Now were going to allow our students to have him conversation where they try to use everything that they’ve learned up until now in today’s lesson. We want them to use the vocabulary, we want them to use the example questions and hopefully they will use the previous short conversation as a template for their conversations. But most important is that they simply talk. We want them to talk with each other about the subject. This is our main focus for the entire class. So if they do use the vocabulary words that they learned great. I’m very happy. But if they don’t it’s not a huge deal. I’m more interested in them having conversations in English for as long as possible. I will tell the students to use the previously learned example questions and warm up questions to start the conversations. I will separate the class into groups of two. I will tell them that they have 5 to 7 minutes to have a conversation about today subject. After 5 to 7 minutes I will stop all the conversations and create new groups of two and tell them to start a new conversation again.


Sentence structures

If you have a class that is under 60 minutes then you’re probably not going to be able to get this far into our example lesson plan. But if you have a class that’s a little longer then you might have enough time to go into the sentence structures that were going to talk about here. These sentence structures are simply sentences where the students can finish the sentences using their own opinions and their own ideas. Let’s take a look at our sentence structures for this lesson:

In my dream job, I would be able to……

I’d like to have more chances to….

I would really like to have more time to….

I want to marry a man/woman who……

I’m okay as long as….

I will write these sentence structures on the board and leave enough space for three or four lines under each. Then I will go over each sentence structure and use different ideas to complete the sentences. Let’s take the first example. On the board I would write

In my dream job, I would be able to travel to many different countries.

In my dream job, I would be able to finish work at 5 o’clock.

In my dream job, I would be able to make a lot of money.

So I would explain the sentence structure and how to use it to the students. Then I would show the students how to create their own sentences. After I write two or three examples on the board I will ask a student to complete the sentence with their own idea. Then I would write the sentence with their idea on the board as well. I will do this with all five sentence structures. Then I will tell the students to complete all of the sentence structures by writing the sentences in their notebook.

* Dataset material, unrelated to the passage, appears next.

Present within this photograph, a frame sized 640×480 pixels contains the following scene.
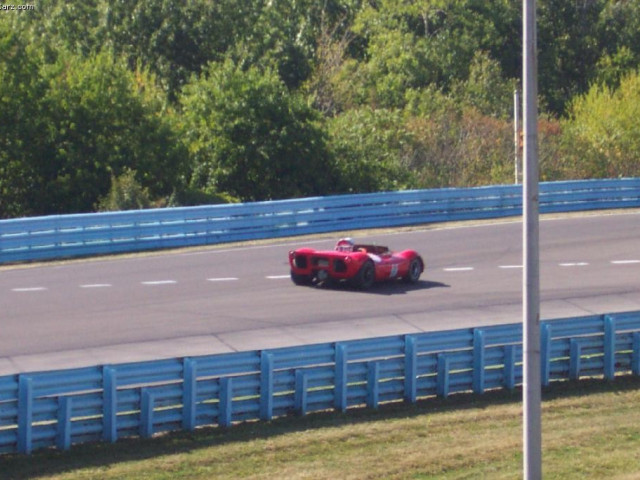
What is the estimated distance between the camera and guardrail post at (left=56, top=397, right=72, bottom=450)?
11609 millimetres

Now were going to give the students another chance to have a conversation about work. We’re going to fall the same basic template as before but this time were going to create groups of three instead of two. This is a small but important difference. The students will probably have to have conversations with more than one person. So it’s important that they practiced doing. After I separate them into groups of three I will tell them to use the previously learned questions to start a conversation. They have 5 to 7 minutes.



It’s important for the teacher not to lose track of the idea that in these discussion classes the main purpose is to provide our students with an opportunity to have conversations. It’s great if they learn new vocabulary words, it’s important for them to learn new sentence structures and practice her listening but above all else we want them to talk about different subjects in situations. So it’s a good idea to have a template for your lesson plans and then for each class consider the students and their experiences and their personalities and change that template to best suit the students in that class. In short, don’t be afraid to change your lesson plans to better match your students.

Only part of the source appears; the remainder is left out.